■ Texto fornecido:

"""

Grego contratou serviço de ar-condicionado de empresa da mulher na CBB
Assim como ocorreu com Carlos Nunes, atual presidente da CBB, em diversas situações, as contas de Gerasime Bozikis, o “Grego”, (1997 a 2009 na presidência da CBB) também foram partes do processo em que a Eletrobras cobra R$ 4 milhões na Justiça, sendo que desses, R$ 2.308.235,25 (dois milhões, trezentos e oito mil, duzentos e trinta e cinco reais e vinte e cinco centavos) se referem a notas não aceitas. No caso de Grego, um padrão que se repetiu foram as vantagens que parentes dos dirigentes obtiveram, seja com manutenção de ar-condicionado ou empresas de marketing que prestavam serviços à confederação.
As notas e faturas, obtidas através da Lei de Acesso à Informação, revelam fatos até aqui desconhecidos: pagamentos para empresa em que consta o nome da mulher como proprietária; plano de saúde pago para toda família; e empresa do filho do cartola Roberto Beck, que era o braço direito da presidência na gestão, aberta as pressas para explorar o marketing da confederação.
Durante o mandato de Grego, a CBB pagou para a Krioar pela manutenção dos aparelhos de ar-condicionado da sede, no Rio de Janeiro. A empresa consta na Receita Federal como de propriedade de Diana Bozikis, mulher do ex-mandatário. Há um outro detalhe que chama a atenção: ao mesmo tempo em que pagava R$ 677,00 para a empresa familiar pela “manutenção”, emitia também notas no mesmo mês, como em março de 2009, para outra empresa do ramo, a Friomag Assistência Técnica pela limpeza de oito aparelhos, com valor bem menor, R$ 144,00. A reportagem não conseguiu apurar se as duas faziam manutenção dos aparelhos ou se apenas uma fazia e a outra apenas recebia.
A empresa dos Bozikis seguiu sendo beneficiada por negócios com a CBB mesmo depois da posse de Carlos Nunes, em 5 de maio de 2009. Embora durante o processo eleitoral tivessem discurso de distância e diferenças entre os dois, uma fatura de R$ 1.800,00 mostra a ação entre amigos na compra de um aparelho na Krioar. A data é pós-Grego, de 3 de junho de 2009.
A série de reportagens do UOL sobre a CBB mostrou ainda outras transações realizadas na gestão de Gersime Bozikis, como os negócios de pai para filho envolvendo um dirigente da entidade. Roberto Stuart Beck era o vice-presidente da CBB e integrante do conselho fiscal. No dia 15 de novembro de 2003, a CBB assina contrato com a Atto Sports Marketing. Sócio majoritário: André Stuart Beck, filho de Roberto, o braço direito de Gerasime Boziks. Antes da Atto, André constava em outra empresa de marketing com mais três sócios. De acordo com os registros da Receita Federal, a constituição da Atto, já sem os sócios da empreitada anterior, é em 11 de setembro de 2003, apenas dois meses antes da assinatura com a CBB.

"""

■ Trecho dos dados:
"""

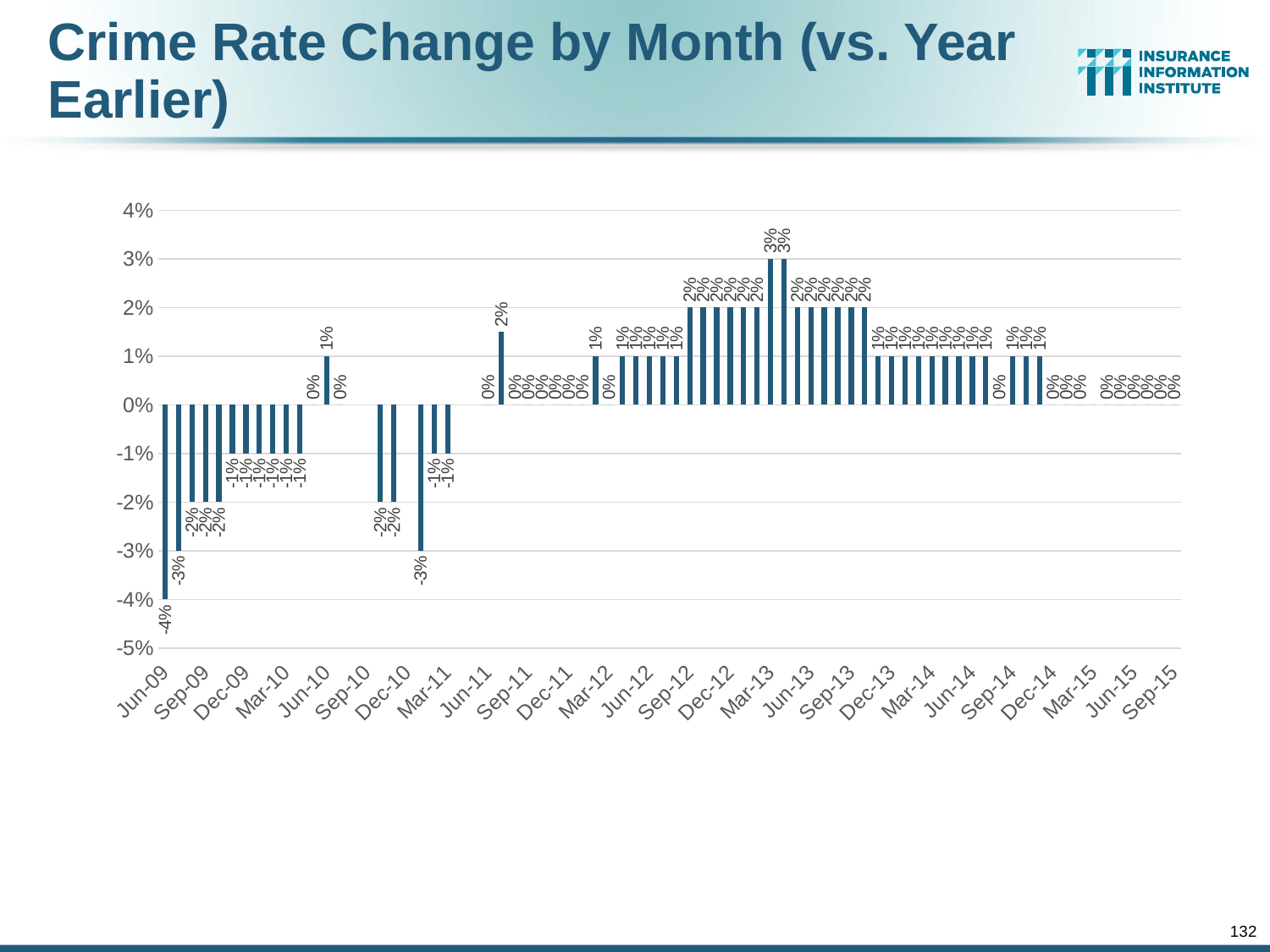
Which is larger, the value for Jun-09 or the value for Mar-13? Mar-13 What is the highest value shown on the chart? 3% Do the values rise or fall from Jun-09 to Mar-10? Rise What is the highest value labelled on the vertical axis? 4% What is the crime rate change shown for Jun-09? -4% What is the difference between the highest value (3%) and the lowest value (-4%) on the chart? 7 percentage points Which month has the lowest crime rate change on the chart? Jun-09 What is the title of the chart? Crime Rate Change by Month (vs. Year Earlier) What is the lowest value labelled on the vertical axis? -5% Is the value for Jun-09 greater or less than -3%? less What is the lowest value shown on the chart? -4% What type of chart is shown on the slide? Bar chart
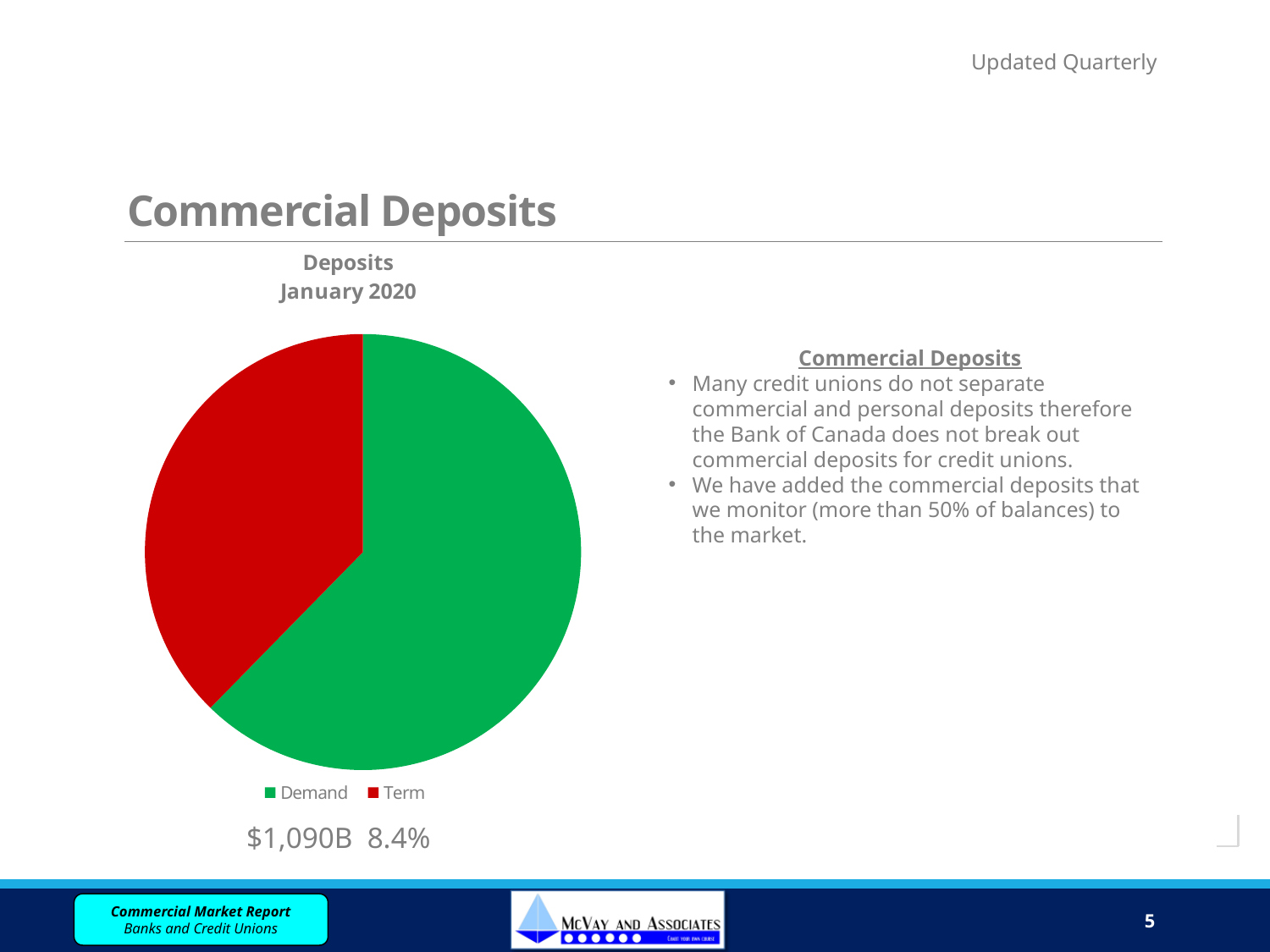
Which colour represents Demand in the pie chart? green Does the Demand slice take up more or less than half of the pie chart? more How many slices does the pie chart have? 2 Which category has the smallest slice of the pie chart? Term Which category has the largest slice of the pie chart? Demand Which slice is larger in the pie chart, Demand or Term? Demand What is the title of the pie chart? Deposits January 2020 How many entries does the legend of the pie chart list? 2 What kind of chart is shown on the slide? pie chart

"""

Reproduza fielmente o trecho da reportagem sobre a gestão de Grego na CBB que começa com as palavras "As notas e faturas, obtidas" e termina com "marketing da confederação.".

■ Resposta à tarefa:
As notas e faturas, obtidas através da Lei de Acesso à Informação, revelam fatos até aqui desconhecidos: pagamentos para empresa em que consta o nome da mulher como proprietária; plano de saúde pago para toda família; e empresa do filho do cartola Roberto Beck, que era o braço direito da presidência na gestão, aberta as pressas para explorar o marketing da confederação.